START EXTRACT PROVIDED
A Human Eye, Essays on Art in Society by Adrienne Rich is a wide-ranging collection of discussions on using art for engaged-citizenship.  Rich says that poets tend to see the world with greater clarity than others, and so, have a duty to use their art to defend truth and justice.  As Rich explains at the beginning of the book, “Amid profiteering language, commoditizing of intimate emotions, and public misery, I want poems that embody—make into flesh—another principle.  A complex, dialogic, coherent poetry to dissolve both complacency and despair (2).”  In her hopeful wish for poetry – Adrienne Rich explains that we need art in order to resist mental colonization by the dominant culture.  The white supremacist society many of us are forced to live in doesn’t want us mixing art with politics, yet we must make art that engages with the world in order to live with integrity – we must believe in poetry of longing and necessity – of art as a way of melting through one’s own skin for the common good.  Rich says that the solution to problems of society is only conceivable in poetic terms.
END EXTRACT PROVIDED
» **OBJECTIVE 1**
Decide whether each statement agrees with the passage on Adrienne Rich's essay collection, answering yes or no and quoting the words that settle it. (a) Rich holds that poets see the world more clearly than others do. (b) The quotation about "profiteering language" comes from the end of the book. (c) Rich holds that society's problems can be solved only in economic terms.
» **OBJECTIVE 2**
Using the passage on Adrienne Rich's essay collection, answer each question briefly.
(a) What is the full title of the book?
(b) According to Rich, what do we need art to resist?
(c) What page number follows the quotation from the book?
» **OBJECTIVE 3**
Translate this sentence from the passage on Adrienne Rich's essay collection into Spanish: "Rich says that the solution to problems of society is only conceivable in poetic terms."
START PROVIDED RECORDS
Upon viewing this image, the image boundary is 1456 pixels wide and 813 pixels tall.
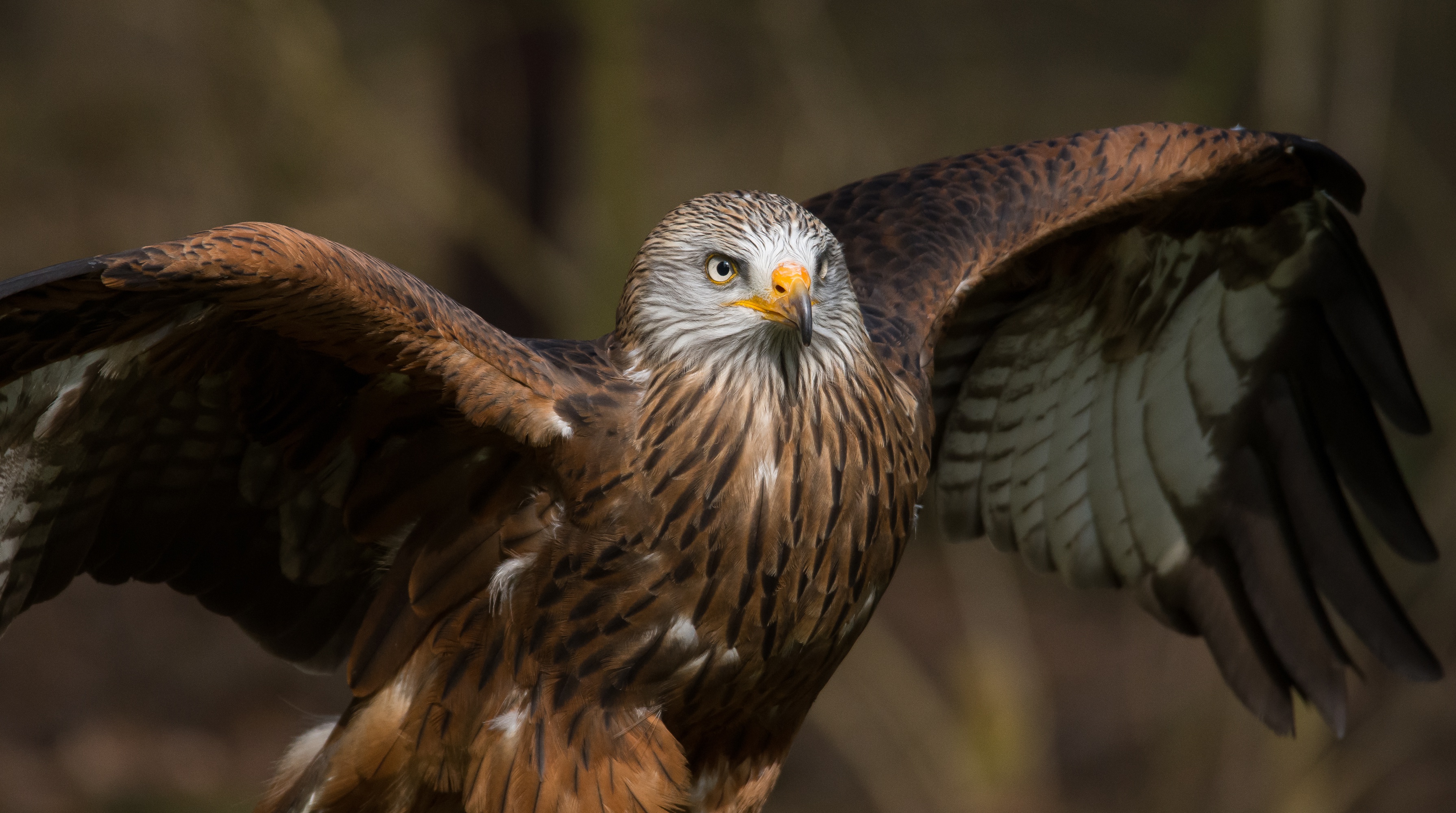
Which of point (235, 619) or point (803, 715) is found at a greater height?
point (235, 619)

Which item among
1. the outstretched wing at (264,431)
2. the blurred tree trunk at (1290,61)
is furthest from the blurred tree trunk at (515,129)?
the outstretched wing at (264,431)

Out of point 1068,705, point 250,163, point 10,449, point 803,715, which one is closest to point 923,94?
point 1068,705

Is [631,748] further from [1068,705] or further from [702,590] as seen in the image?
[1068,705]

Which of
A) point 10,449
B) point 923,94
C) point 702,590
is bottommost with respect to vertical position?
point 923,94

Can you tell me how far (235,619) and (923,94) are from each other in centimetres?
926

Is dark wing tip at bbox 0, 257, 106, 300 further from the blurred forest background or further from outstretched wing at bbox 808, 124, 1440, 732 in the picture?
outstretched wing at bbox 808, 124, 1440, 732

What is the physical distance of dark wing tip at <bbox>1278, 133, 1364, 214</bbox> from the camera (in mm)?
4777

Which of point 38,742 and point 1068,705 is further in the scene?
point 1068,705

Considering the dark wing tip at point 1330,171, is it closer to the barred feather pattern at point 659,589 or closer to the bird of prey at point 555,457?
the bird of prey at point 555,457

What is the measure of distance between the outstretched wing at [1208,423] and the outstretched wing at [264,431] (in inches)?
65.5

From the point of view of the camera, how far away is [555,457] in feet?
12.2

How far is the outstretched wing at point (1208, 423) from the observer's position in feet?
16.9

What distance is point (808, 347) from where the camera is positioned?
3787mm

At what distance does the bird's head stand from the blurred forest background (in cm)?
185
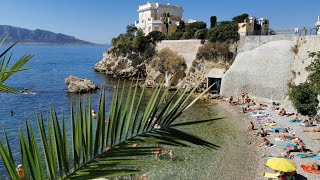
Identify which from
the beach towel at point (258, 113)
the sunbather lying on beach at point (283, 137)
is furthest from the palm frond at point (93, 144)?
the beach towel at point (258, 113)

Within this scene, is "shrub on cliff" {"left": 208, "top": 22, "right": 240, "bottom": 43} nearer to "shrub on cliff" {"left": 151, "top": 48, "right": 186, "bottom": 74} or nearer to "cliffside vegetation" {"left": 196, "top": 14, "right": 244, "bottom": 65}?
"cliffside vegetation" {"left": 196, "top": 14, "right": 244, "bottom": 65}

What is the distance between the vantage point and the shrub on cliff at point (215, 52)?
40125mm

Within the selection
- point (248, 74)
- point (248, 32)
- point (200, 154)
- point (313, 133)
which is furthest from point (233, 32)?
point (200, 154)

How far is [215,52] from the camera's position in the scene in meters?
40.9

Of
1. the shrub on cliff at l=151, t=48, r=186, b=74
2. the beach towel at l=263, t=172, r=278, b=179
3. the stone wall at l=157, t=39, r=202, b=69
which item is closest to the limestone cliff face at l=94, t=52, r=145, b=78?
END PROVIDED RECORDS
» **TASK SOLUTION 1**
(a) Yes: "poets tend to see the world with greater clarity than others"
(b) No: "As Rich explains at the beginning of the book"
(c) No: "the solution to problems of society is only conceivable in poetic terms"

» **TASK SOLUTION 2**
(a) A Human Eye, Essays on Art in Society
(b) Mental colonization by the dominant culture
(c) 2

» **TASK SOLUTION 3**
Rich dice que la solución a los problemas de la sociedad solo es concebible en términos poéticos.